In a speech on Sunday, the former prime minister warned the very “soul” of the party he once led was now at stake.
Jeremy Corbyn has been heavily criticised over the summer amid accusations he tolerates anti-Semitism or is even an anti-Semite himself - something the Labour leader denies.
MP Frank Field resigned the party whip over the crisis last week. And today there were further warnings that Labour could split.
This morning the former chief rabbi, Lord Sacks, warned the majority of Jews were now questioning whether Britain was a safe place to bring up their children as a result of the row.
Next week Labour’s ruling National Executive Committee will decide whether to adopt the International Holocaust Remembrance Alliance’s (IHRA) definition of anti-Semitism in full.
The NEC sparked anger among Jewish community groups in July when it endorsed a new code of conduct that failed to adopt all of the IHRA examples.

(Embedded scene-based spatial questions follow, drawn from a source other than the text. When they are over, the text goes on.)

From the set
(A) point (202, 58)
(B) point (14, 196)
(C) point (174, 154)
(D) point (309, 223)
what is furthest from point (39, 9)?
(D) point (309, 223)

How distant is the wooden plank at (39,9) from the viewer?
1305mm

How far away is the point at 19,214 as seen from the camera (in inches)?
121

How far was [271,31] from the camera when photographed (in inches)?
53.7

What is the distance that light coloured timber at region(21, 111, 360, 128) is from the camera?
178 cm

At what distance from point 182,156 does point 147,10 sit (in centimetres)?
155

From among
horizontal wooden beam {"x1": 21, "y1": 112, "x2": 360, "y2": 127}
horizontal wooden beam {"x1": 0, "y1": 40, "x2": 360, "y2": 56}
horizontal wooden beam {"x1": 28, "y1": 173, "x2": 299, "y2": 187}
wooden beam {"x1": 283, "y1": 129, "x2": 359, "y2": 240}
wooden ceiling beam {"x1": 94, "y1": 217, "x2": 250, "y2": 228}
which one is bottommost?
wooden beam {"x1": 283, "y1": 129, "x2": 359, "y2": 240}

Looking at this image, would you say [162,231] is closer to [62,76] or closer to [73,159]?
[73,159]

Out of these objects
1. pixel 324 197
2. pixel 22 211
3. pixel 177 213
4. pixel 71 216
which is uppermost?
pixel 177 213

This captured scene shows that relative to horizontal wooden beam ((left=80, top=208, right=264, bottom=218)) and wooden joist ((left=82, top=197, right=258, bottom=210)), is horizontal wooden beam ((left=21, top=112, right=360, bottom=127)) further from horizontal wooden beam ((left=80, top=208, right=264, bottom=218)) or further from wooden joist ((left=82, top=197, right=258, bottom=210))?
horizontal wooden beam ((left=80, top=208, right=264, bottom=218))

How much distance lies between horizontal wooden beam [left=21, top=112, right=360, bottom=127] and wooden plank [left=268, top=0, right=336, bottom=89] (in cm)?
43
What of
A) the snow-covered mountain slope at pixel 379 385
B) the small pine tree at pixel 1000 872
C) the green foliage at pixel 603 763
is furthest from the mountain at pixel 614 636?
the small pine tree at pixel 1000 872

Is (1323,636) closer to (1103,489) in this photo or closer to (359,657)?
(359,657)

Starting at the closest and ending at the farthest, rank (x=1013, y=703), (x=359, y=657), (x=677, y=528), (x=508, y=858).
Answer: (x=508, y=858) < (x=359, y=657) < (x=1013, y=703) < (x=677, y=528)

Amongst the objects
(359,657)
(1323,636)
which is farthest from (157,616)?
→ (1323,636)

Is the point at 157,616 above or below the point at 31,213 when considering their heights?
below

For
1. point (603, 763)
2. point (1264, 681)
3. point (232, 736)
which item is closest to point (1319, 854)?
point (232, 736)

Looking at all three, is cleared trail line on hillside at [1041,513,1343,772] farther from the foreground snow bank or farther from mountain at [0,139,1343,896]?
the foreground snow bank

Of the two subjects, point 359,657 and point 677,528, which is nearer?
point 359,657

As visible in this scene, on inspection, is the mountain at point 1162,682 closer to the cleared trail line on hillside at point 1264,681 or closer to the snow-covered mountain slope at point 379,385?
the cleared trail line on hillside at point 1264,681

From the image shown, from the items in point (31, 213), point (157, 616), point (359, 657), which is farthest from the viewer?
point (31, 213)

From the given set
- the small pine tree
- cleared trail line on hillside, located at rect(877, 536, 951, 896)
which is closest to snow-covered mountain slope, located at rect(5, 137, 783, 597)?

It was argued that to do so would remove the free speech right of members to criticse the government of Israel.
But speaking at the Jewish Labour Movement’s conference in north London on Sunday, Brown said this claim “cannot be justified”.
“We can criticise specific policies of Israel, we can support the cause of a Palestinian state and we can say with one voice that all racism practiced against Jewish communities is wrong,” he said.
“This declaration is needed now, urgently. Not as some sort of abstract document of philosophy.
“It is needed now to deal with practical threats to confront gathering dangers and on-the-ground realities of very real week-by-week threats to Jewish communities that demand an unequivocal response and unqualified resolve.”
Brown added: “What we say and do on antisemitism raises something that is more profound than a point of policy or procedure.
“It goes to the heart of what we are for. It is about what makes us who we are. It is what in its deepest and truest sense makes us socialists. It is about why we are progressives. It is about the moral soul of our party. ”
Shadow Chancellor John McDonnell told the BBC today he believed “all sides” of the debate over the definition of anti-Semitism would “be satisfied” with the outcome of the NEC meeting.
“From what I’ve heard, it will be resolved, and there will be a balance about acceptance, as people want, but also, exactly about what others have said as well – Lord Sacks himself – that freedom of speech is important as well,” he said.
“The ability to criticise policies that you disagree with, but you do it in terms which are acceptable.”